On the Dreading of Days

Maine

I go back to work in 36 hours, returning to the school where my husband and I both taught tenth grade, right down the hall from each other. This was a good thing, even a fun thing sometimes. We would send candy or sweet tea to one another, our students the carrier pigeons. Sometimes, if an argument at home made it to work, being together wasn’t cozy. And when Greg moved out of the family home, things would have been more awkward except for the fact that each of us was determined to out-professionalize the other. Our school is an exceptional place for us, and our co-workers and students are among the kindest around.

It is to them that I will be returning on Tuesday. People who cared for my pets, created my lesson plans, sent me money, food, flowers, texts, emails, and memes. I will be returning to 1500 people who love me–and loved my husband and my family. And I am terrified.


It will be three weeks since my husband’s unexpected death. He had a stroke in the hospital on my birthday. After surviving cancer three times, two heart surgeries, eight strokes, skin and bone marrow transplants–after enduring endless indignity and sorrow–when offered a feeding tube, Greg refused. He elected to return home to die on his own terms–with his family, friends, and cats.


Tuesday, when I am again in my classroom, will mark three weeks since his death–seventeen days since his funeral, where our high school’s honor choir sung to our family, my husband’s ashes on the credenza between us. The science department–in its entirety–was there, despite it being the first day of Christmas break, their sad faces filling the front pew. And it’s these people, these kind, much-beloved people, to whom I am terrified of returning.

It is nearly six years after the loss of my granddaughter to anencephaly and more than two years after my father’s death by suicide. I have learned, over these years, that the dread of the anniversary is worse than the day itself, the anticipation of remembered sorrow worse than the quiet sadness of a difficult day.

And I have had practice grieving deeply in front of teenagers.


I learned of my father’s suicide in front of thirty students. And, because we knew that Stephanie Grace would likely die at birth, I endured that sorrow in front of students as well.

That year, my tiny fourth block, only 13 students, prayed almost every day–they initiated this themselves, complete with a time for prayer requests, and they said they could tell the difference when we forgot to pray. Some of those students asked to see pictures of Stephanie Grace without her bonnet, and I let them. I allowed my students to feel my pain.

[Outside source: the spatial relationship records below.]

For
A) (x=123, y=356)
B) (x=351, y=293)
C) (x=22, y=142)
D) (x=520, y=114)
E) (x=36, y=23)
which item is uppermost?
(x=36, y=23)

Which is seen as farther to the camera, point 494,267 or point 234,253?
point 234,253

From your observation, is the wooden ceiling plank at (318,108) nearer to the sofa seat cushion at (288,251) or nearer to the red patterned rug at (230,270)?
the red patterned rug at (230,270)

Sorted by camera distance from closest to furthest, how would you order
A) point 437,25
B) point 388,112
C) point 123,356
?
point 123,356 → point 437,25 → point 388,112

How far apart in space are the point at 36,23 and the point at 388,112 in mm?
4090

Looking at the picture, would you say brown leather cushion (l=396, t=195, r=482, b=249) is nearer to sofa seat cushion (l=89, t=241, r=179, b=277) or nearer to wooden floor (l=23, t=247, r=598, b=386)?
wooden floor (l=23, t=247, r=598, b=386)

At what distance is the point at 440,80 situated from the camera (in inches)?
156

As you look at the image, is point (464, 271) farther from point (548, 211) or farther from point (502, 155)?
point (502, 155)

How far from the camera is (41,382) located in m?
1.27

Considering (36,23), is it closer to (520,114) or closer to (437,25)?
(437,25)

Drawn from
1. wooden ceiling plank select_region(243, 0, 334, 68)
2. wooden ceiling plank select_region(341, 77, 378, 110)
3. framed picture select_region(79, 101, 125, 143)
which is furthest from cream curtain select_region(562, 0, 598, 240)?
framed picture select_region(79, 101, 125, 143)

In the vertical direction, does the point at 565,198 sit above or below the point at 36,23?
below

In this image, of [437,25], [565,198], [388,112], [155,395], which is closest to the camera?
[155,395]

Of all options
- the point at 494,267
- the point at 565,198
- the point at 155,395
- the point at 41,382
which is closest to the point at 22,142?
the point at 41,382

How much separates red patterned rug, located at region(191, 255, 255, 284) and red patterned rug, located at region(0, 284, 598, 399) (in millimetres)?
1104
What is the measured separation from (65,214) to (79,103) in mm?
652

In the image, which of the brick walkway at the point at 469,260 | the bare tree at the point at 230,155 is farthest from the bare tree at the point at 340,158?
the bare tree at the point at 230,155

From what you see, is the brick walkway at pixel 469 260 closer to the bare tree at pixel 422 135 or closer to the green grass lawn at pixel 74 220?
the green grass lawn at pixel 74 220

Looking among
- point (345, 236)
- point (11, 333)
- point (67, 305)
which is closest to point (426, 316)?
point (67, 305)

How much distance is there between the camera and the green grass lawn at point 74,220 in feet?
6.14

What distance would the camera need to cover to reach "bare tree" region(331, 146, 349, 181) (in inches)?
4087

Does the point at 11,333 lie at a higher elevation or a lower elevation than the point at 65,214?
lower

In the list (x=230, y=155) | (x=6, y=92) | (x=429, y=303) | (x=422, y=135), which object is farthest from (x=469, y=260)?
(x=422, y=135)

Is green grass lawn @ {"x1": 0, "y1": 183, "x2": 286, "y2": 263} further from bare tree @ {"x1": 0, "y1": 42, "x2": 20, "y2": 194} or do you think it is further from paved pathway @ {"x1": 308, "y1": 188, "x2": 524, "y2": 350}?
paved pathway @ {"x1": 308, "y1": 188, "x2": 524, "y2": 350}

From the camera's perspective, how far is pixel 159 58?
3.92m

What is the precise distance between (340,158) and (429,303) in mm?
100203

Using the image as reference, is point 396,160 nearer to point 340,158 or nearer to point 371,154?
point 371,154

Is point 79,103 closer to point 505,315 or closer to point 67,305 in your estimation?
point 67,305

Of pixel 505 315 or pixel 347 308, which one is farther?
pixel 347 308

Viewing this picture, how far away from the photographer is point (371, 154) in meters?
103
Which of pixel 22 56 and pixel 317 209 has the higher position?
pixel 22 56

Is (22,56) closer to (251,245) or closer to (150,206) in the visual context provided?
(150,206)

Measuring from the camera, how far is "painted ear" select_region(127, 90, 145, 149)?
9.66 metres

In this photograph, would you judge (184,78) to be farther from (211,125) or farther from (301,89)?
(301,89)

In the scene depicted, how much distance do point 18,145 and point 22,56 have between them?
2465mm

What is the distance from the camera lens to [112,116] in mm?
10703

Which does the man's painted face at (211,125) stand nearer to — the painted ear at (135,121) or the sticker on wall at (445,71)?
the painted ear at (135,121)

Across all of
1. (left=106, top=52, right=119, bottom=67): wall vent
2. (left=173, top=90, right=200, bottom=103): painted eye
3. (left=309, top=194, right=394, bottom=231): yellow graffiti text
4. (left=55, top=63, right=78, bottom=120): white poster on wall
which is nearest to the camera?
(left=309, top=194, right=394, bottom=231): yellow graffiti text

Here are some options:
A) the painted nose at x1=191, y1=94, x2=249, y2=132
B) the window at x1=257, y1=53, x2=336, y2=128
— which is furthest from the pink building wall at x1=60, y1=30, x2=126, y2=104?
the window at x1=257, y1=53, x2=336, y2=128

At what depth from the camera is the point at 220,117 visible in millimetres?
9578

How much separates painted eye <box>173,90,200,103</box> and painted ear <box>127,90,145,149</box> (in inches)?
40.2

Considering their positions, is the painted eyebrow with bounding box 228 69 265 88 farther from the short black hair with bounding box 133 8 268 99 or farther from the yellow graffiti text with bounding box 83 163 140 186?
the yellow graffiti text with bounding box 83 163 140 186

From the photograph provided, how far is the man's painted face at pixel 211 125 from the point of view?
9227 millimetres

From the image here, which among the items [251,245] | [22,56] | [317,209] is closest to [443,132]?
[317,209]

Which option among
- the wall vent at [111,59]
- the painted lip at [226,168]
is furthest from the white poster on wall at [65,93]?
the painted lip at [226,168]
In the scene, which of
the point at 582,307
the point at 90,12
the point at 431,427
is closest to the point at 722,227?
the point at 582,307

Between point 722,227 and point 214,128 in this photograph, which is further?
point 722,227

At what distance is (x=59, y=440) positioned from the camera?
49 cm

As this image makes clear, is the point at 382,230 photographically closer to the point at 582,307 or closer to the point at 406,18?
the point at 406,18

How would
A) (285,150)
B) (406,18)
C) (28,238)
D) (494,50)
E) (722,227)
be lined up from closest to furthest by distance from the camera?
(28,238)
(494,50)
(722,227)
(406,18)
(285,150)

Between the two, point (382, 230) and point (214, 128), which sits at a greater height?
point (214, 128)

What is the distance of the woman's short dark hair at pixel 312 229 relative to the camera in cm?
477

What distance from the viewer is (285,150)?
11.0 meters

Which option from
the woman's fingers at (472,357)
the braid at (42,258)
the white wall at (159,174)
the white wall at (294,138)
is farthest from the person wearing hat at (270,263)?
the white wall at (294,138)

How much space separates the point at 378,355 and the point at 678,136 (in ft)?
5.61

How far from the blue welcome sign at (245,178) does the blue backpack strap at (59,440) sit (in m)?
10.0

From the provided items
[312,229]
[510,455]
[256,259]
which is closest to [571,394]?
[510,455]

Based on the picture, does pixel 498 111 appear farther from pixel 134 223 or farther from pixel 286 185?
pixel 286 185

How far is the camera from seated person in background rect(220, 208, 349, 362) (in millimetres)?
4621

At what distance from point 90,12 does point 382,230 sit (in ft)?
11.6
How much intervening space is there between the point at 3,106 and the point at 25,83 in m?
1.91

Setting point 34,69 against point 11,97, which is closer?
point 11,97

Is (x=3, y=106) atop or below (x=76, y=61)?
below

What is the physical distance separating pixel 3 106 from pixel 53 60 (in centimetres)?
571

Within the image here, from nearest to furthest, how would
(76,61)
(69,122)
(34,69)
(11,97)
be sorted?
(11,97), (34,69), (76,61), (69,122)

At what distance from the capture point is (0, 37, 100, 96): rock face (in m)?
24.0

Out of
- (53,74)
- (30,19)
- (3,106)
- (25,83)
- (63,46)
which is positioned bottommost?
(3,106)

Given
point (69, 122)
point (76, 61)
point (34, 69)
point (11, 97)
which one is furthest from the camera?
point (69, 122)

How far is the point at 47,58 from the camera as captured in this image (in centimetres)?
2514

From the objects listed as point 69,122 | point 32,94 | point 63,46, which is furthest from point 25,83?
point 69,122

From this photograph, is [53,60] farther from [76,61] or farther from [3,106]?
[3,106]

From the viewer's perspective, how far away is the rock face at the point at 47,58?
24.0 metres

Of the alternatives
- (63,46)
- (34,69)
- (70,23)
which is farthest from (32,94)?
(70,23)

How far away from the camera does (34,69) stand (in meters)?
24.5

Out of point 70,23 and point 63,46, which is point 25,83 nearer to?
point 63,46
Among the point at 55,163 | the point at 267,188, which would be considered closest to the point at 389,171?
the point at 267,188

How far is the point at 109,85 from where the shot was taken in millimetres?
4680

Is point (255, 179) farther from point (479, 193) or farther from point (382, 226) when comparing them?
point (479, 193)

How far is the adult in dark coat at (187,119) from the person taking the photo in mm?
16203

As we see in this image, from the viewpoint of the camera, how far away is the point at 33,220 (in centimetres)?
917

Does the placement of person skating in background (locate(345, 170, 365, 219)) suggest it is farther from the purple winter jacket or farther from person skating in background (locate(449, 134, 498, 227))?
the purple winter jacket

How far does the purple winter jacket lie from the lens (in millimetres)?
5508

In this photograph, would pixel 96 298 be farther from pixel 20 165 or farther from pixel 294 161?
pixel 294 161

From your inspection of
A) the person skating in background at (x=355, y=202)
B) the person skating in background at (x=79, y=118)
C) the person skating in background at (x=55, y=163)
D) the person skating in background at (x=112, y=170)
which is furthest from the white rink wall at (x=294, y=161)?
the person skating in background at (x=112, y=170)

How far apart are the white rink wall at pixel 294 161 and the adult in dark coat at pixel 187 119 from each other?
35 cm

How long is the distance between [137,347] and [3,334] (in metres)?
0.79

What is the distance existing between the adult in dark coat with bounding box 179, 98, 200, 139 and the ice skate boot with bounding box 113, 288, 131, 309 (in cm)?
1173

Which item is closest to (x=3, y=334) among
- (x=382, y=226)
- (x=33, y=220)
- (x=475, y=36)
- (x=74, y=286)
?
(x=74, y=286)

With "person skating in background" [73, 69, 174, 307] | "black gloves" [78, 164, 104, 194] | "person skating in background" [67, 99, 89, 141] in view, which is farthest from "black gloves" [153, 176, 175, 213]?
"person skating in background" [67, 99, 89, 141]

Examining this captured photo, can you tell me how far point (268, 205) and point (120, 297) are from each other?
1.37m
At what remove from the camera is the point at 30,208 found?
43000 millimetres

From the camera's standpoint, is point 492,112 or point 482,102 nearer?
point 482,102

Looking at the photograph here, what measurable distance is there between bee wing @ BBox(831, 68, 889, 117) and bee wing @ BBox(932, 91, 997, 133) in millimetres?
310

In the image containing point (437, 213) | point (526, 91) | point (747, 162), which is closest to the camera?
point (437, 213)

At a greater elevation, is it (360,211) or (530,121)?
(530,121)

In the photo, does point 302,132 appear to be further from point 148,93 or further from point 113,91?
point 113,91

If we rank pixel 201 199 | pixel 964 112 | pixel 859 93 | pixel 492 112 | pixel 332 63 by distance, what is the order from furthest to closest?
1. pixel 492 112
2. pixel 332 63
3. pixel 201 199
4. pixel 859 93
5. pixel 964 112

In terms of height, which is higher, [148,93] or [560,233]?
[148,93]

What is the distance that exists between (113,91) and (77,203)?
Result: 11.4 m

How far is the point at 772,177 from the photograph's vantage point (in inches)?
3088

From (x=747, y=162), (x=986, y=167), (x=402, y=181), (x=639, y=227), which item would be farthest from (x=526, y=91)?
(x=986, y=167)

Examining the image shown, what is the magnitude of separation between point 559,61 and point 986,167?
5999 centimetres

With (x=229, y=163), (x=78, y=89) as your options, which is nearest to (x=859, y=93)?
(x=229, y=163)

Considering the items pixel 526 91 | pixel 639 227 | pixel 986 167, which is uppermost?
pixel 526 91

But this loss, of a husband and a co-worker, of a man who taught them, to carry that pain in front of a student body seems impossible. Greg and I have probably taught 900 of the school’s students.

So, this afternoon, as I sat in my yard planning lessons for Thursday and Friday, looking up at the wind in the cherry laurels, I found myself dreading the day.

In the past few weeks, I have broken down in Walmart in a student’s arms. I have read the sad two-line condolences from teenage boys, read the Crayola-ed sympathies of sweet cheerleaders. Students have appeared at my house bearing Dr. Pepper and popcorn; when I went out to the high school briefly, I found a card from my second block centered carefully on my desk.

There is no doubt of their love for me, of their genuine concern.

So why the dread?

I think maybe it comes down to self-trust.

On sad firsts and painful anniversaries, we don’t trust ourselves to carry our own agony, to bear the weight of remembrance. We fear these days because we fear for our very selves. And as we near the familiar whirlpools and maelstroms of sorrow, we are terrified–certain we will once again get lost, plummeting again to the bottom of the ocean. We are desperate to escape without saltwater in our lungs.

I am too mad, still. I don’t want to write the words that must follow:

He is there.

In the bottom of the ocean, He is there.

And it is this assurance, this faith, that is both an agony and a comfort:
He is with me, I must endure. He is with me, I can endure.

1 thought on “On the Dreading of Days

  1. Dear, dear Rachel – in some unidentifiable way your writing must be a kind of balm to you. It seems like you are giving when you write and you’re getting it all back in the same loving way you’ve written. Take care. Breathe a good deep breath. Hugs.